泣き止んで、少し最初のクールビューティに戻ってきた。


「とにかく、元気そうで何よりだよ。立派になって」


と、言ったもののはたから見ればネリの方がずっと大人だった。


「ゴホン・・。今は訓練中なんだが」


アルス国スターク教官が、咳ばらいをして入ってきた。普段は優しいスターク先生だが、怒らせるとこわそうだ。


「で、その子は何?」


「あ、はい、昔、関係が」


「関係?どんな?」


フラグ先輩が入ってくる。


「はい。パパであります」


ネリが誤解を招く返答をする。


「いや、違う。いや、違うかどうか分からない」


魔族はどういう人を父というんだ?


「きゃあ!責任をとらないってこと?」


エイミーがまた余計なことを。


「ジョン君、しっかりと説明しなさい」


スターク先生少しイライラ。


「そのサキュバスと何があったんだよ?」


ハーピーのハタが追質問


「いや、違う!昔、エネルギーを吸われて」


俺は事実を言う。


「サキュバスにエネルギーを吸われた!?」


フラグ先輩が悲鳴に近い声で叫ぶ。


「いや、だから、話を最後まで・・」


「ジョン君・・・」


やばい。スターク先生の逆鱗に触れた。プルプル体が震えている。


「まあ、待て。スターク。ネリの言い分も聞こう」


シュラ氏がスターク先生の前に出る。


「ネリ。貴様、いわゆるパパ活というやつか?」


真面目に生きてきたネリは「パパ活」なんて言葉は知らない。


「はい、パパです」


「許さん!」「許さん!」


シュラとスタークの魔力が一気に上がる。


シュラの口から青白い光が漏れている。あれを食らったら一発で冷凍されてしまうだろう。と、目の前に赤い人影が。ミブだ。(今は竜人モード)


「逃げなさい。これは貸しですよ。」


ミブはシュラの攻撃の前に炎を吐いた。

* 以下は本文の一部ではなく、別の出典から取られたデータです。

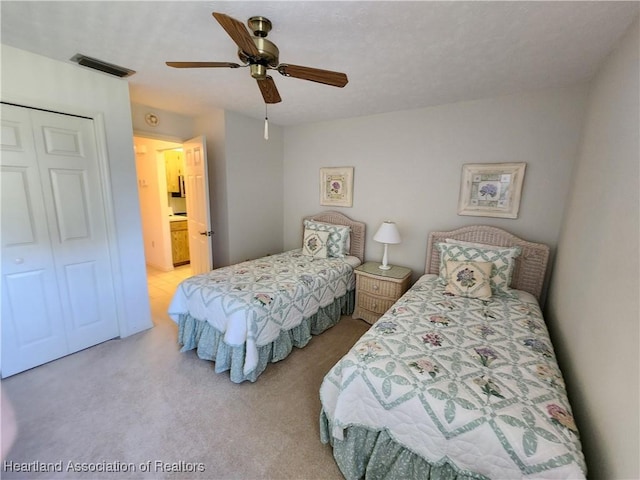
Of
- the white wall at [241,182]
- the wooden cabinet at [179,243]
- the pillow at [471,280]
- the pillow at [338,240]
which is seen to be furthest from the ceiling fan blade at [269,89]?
the wooden cabinet at [179,243]

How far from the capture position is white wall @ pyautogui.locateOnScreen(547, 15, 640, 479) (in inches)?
39.0

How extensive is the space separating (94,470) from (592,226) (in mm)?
3148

その炎にシュラの冷凍ビームがあたる。


ボフンといった感じだがとてつもなく大きな音とともに辺りは白い水蒸気に包まれた。


「!!今だ!ネリ逃げよう」


ネリの手をつかんで逃げ出そうとしたとき、水蒸気な煙を突き抜けてスターク先生がとび出してきた。


「終わった・・」


と、思った瞬間スターク先生は俺の脇を抜けて隣の木にデコピンをぶちかました。デコピンされた部分が爆発したみたいになって5m以上ある木が倒れる。


「パパ、行きましょう」


逆にネリに手をつかまれ森の中へと走り出した。


「はっはっは。面白いねー。ルーキーは」


ドワーフ上官ミーズが1m先も見えない水煙の中で笑っていた。


「よし、このまま始めよう」


大きく息を吸い込むと、訓練生全員に聞こえるように叫んだ。


「おにごっこスタートだ!私たちは霧が晴れたらスタートするよ!がんばって逃げな!」


訓練生があわてて逃げ出す気配がした。


「あ、支給品渡すの忘れた。・・まあいいか」


その声はほとんどの訓練生に聞こえなかった。